MEHMED TEVFİK YAKAMERCAN
l896'da Kastamonu'nun Küre mahallesinde dünyaya geldi. l5 Şubat l965'de İstanbul'da Ramazan Bayramından bir hafta sonra vefat etti ve Sahrayıcedit kabristanına defnedildi.
Mehmed Tevfik Yakamercan, Bediüzzaman'ın Kastamonulu talebe, dost ve hizmetkârlarından birzâttır.
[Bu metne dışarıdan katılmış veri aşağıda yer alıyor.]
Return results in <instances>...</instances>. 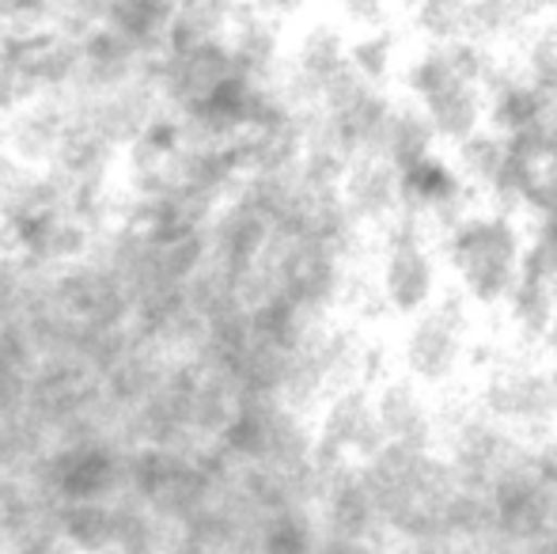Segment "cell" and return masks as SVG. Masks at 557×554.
Listing matches in <instances>:
<instances>
[{"label":"cell","instance_id":"7402d4cb","mask_svg":"<svg viewBox=\"0 0 557 554\" xmlns=\"http://www.w3.org/2000/svg\"><path fill=\"white\" fill-rule=\"evenodd\" d=\"M554 296H557V278H554Z\"/></svg>","mask_w":557,"mask_h":554},{"label":"cell","instance_id":"277c9868","mask_svg":"<svg viewBox=\"0 0 557 554\" xmlns=\"http://www.w3.org/2000/svg\"><path fill=\"white\" fill-rule=\"evenodd\" d=\"M482 410L520 436H543L557 426V365L500 357L485 369Z\"/></svg>","mask_w":557,"mask_h":554},{"label":"cell","instance_id":"9a60e30c","mask_svg":"<svg viewBox=\"0 0 557 554\" xmlns=\"http://www.w3.org/2000/svg\"><path fill=\"white\" fill-rule=\"evenodd\" d=\"M395 76H398V84H403V91L413 99V103H418V99H425V96H433V91L447 88L451 81H462L459 65H455L451 42H421V50L410 53V58L398 65Z\"/></svg>","mask_w":557,"mask_h":554},{"label":"cell","instance_id":"5bb4252c","mask_svg":"<svg viewBox=\"0 0 557 554\" xmlns=\"http://www.w3.org/2000/svg\"><path fill=\"white\" fill-rule=\"evenodd\" d=\"M436 145V134L433 126H429L425 111H421L418 103H395L387 114V122H383L380 130V140H375V156H383V160H391L395 168H406V163L421 160L425 152H433Z\"/></svg>","mask_w":557,"mask_h":554},{"label":"cell","instance_id":"9c48e42d","mask_svg":"<svg viewBox=\"0 0 557 554\" xmlns=\"http://www.w3.org/2000/svg\"><path fill=\"white\" fill-rule=\"evenodd\" d=\"M375 418H380L383 441L413 444V448H436L441 441V421L425 399V387L413 384L410 377L383 380L372 392Z\"/></svg>","mask_w":557,"mask_h":554},{"label":"cell","instance_id":"ba28073f","mask_svg":"<svg viewBox=\"0 0 557 554\" xmlns=\"http://www.w3.org/2000/svg\"><path fill=\"white\" fill-rule=\"evenodd\" d=\"M315 441L345 459H364L383 444L380 418H375L372 387L368 384H345L334 387L319 410Z\"/></svg>","mask_w":557,"mask_h":554},{"label":"cell","instance_id":"d6986e66","mask_svg":"<svg viewBox=\"0 0 557 554\" xmlns=\"http://www.w3.org/2000/svg\"><path fill=\"white\" fill-rule=\"evenodd\" d=\"M520 73L531 84H539L546 96H557V23H546L539 35L528 38L520 58Z\"/></svg>","mask_w":557,"mask_h":554},{"label":"cell","instance_id":"8992f818","mask_svg":"<svg viewBox=\"0 0 557 554\" xmlns=\"http://www.w3.org/2000/svg\"><path fill=\"white\" fill-rule=\"evenodd\" d=\"M398 194H403V209H413V213L425 217L433 236L447 232L474 206V190L459 175L451 156H444L441 148L398 168Z\"/></svg>","mask_w":557,"mask_h":554},{"label":"cell","instance_id":"e0dca14e","mask_svg":"<svg viewBox=\"0 0 557 554\" xmlns=\"http://www.w3.org/2000/svg\"><path fill=\"white\" fill-rule=\"evenodd\" d=\"M505 156H508L505 134H497V130H490V126H478L470 137L451 145V163L459 168V175L467 178L470 190H478V194L497 178Z\"/></svg>","mask_w":557,"mask_h":554},{"label":"cell","instance_id":"ffe728a7","mask_svg":"<svg viewBox=\"0 0 557 554\" xmlns=\"http://www.w3.org/2000/svg\"><path fill=\"white\" fill-rule=\"evenodd\" d=\"M337 12L345 15V20L360 23V27H372V23H383V15H387V0H334Z\"/></svg>","mask_w":557,"mask_h":554},{"label":"cell","instance_id":"4fadbf2b","mask_svg":"<svg viewBox=\"0 0 557 554\" xmlns=\"http://www.w3.org/2000/svg\"><path fill=\"white\" fill-rule=\"evenodd\" d=\"M505 316L512 323V331L520 334L531 346H543L550 338V331L557 327V296H554V281L546 278H531L520 274L512 285V293L505 296Z\"/></svg>","mask_w":557,"mask_h":554},{"label":"cell","instance_id":"7a4b0ae2","mask_svg":"<svg viewBox=\"0 0 557 554\" xmlns=\"http://www.w3.org/2000/svg\"><path fill=\"white\" fill-rule=\"evenodd\" d=\"M383 255L375 270V300L398 319L418 316L441 296V262L433 255V229L413 209H398L380 229Z\"/></svg>","mask_w":557,"mask_h":554},{"label":"cell","instance_id":"5b68a950","mask_svg":"<svg viewBox=\"0 0 557 554\" xmlns=\"http://www.w3.org/2000/svg\"><path fill=\"white\" fill-rule=\"evenodd\" d=\"M447 452V467L455 471V479L467 482V487L485 490L500 471H508L512 464L528 459L531 444L523 441L516 429H508L505 421H497L485 410H470L459 421L447 426V433L441 429Z\"/></svg>","mask_w":557,"mask_h":554},{"label":"cell","instance_id":"3957f363","mask_svg":"<svg viewBox=\"0 0 557 554\" xmlns=\"http://www.w3.org/2000/svg\"><path fill=\"white\" fill-rule=\"evenodd\" d=\"M474 319L462 296H436L429 308L406 319L403 331V372L421 387H447L474 357Z\"/></svg>","mask_w":557,"mask_h":554},{"label":"cell","instance_id":"6da1fadb","mask_svg":"<svg viewBox=\"0 0 557 554\" xmlns=\"http://www.w3.org/2000/svg\"><path fill=\"white\" fill-rule=\"evenodd\" d=\"M444 236V259L459 281V296L470 308H500L520 278L523 236L516 213L505 209L470 206Z\"/></svg>","mask_w":557,"mask_h":554},{"label":"cell","instance_id":"52a82bcc","mask_svg":"<svg viewBox=\"0 0 557 554\" xmlns=\"http://www.w3.org/2000/svg\"><path fill=\"white\" fill-rule=\"evenodd\" d=\"M337 198L360 229H383L403 209L398 168L375 152H357L337 175Z\"/></svg>","mask_w":557,"mask_h":554},{"label":"cell","instance_id":"ac0fdd59","mask_svg":"<svg viewBox=\"0 0 557 554\" xmlns=\"http://www.w3.org/2000/svg\"><path fill=\"white\" fill-rule=\"evenodd\" d=\"M406 12L421 42H455L470 35V0H418Z\"/></svg>","mask_w":557,"mask_h":554},{"label":"cell","instance_id":"44dd1931","mask_svg":"<svg viewBox=\"0 0 557 554\" xmlns=\"http://www.w3.org/2000/svg\"><path fill=\"white\" fill-rule=\"evenodd\" d=\"M520 4L528 15H554L557 12V0H520Z\"/></svg>","mask_w":557,"mask_h":554},{"label":"cell","instance_id":"30bf717a","mask_svg":"<svg viewBox=\"0 0 557 554\" xmlns=\"http://www.w3.org/2000/svg\"><path fill=\"white\" fill-rule=\"evenodd\" d=\"M224 46L232 53L235 73L247 81H277L285 65V46H281V23L258 8L243 4L224 27Z\"/></svg>","mask_w":557,"mask_h":554},{"label":"cell","instance_id":"8fae6325","mask_svg":"<svg viewBox=\"0 0 557 554\" xmlns=\"http://www.w3.org/2000/svg\"><path fill=\"white\" fill-rule=\"evenodd\" d=\"M485 96V126L497 130V134H516V130L531 126V122L543 119L546 111V91L539 84H531L520 73V65H493V73L482 84Z\"/></svg>","mask_w":557,"mask_h":554},{"label":"cell","instance_id":"2e32d148","mask_svg":"<svg viewBox=\"0 0 557 554\" xmlns=\"http://www.w3.org/2000/svg\"><path fill=\"white\" fill-rule=\"evenodd\" d=\"M345 61H349V69L360 76V81L387 88V84L395 81V73H398V38H395V30H387L383 23L364 27L357 38H349V42H345Z\"/></svg>","mask_w":557,"mask_h":554},{"label":"cell","instance_id":"7c38bea8","mask_svg":"<svg viewBox=\"0 0 557 554\" xmlns=\"http://www.w3.org/2000/svg\"><path fill=\"white\" fill-rule=\"evenodd\" d=\"M418 107L425 111L429 126L436 134V145H459L462 137H470L478 126H485V96L478 84L451 81L447 88L433 91V96L418 99Z\"/></svg>","mask_w":557,"mask_h":554}]
</instances>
Güzel yazısıyla, kâtip olarak Üstada muhatap olmuş, l943'de Denizli'de hapishanede yatmıştı.
Mehmed Tevfik Yakamercan'ın dedesi Salih Efendi, Sultan Mahmud devrinde Yeniçeri ağalığına kadar yükselmiş. Sultan kendisine mükâfat ve taltif olarak elleriyle iki yakası mercanla kaplanmış bir hırka giydirmiş. Bu sebepten, Mehmed Tevfik Efendi kendisine Yakamercan'ı soy isim olarak almış.
Böyle asil ve neslen Osmanlı mensubu bir zat, Kastamonu'da Halk Partisinin kara günlerinde zincirlerle elleri bağlanarak, bir arabanın koltuk aralarında Denizli hapishanesine yollanmıştı.
Kendisi Kastamonu'da Ağa İmareti veya Yakup Ağa Camiinde imamlık yapardı. Kurrâ hafızdı. l943'de Denizli hapsinden beraat edip tahliye olduktan sonra İstanbul'a gelip yerleşmişti. İstanbul Müftülüğünde Mushafları Tetkik Heyeti reisliğinde bulunmuştu.
Kısa boylu, sakallı ve âlim bir zat olan Yakamercan, neşeli bir halde tatlı sedasıyla Kur'ân okurdu.
Kastamonu'da evleri Bediüzzaman'a yakındı. Hafız ve hattat olan hanımı ise Erenköy'de "Hoca Anne" diyerek anılırdı. Üstadın çamaşırlarını yıkardı. Hanımlarla birlikte ziyaretine de gittiklerini anlatan "Hoca Anne," çamaşırların çok temiz olduğunu, mis gibi koktuğunu ifade ediyordu.
Yakamercan'ın iki buçuk yaşındaki oğlu Zekâi vefat ettiği zaman Üstad kendisine "Çocuk Taziyenamesi"ni göndermişti.
Eski, kara ve karanlık günlerin dertli bir mensubu olan M. Tevfik Yakamercan'ın oğlu Ömer ise Üstadı son defa, l952'de İstanbul'da Akşehir Palas otelinde ziyaret etmişti.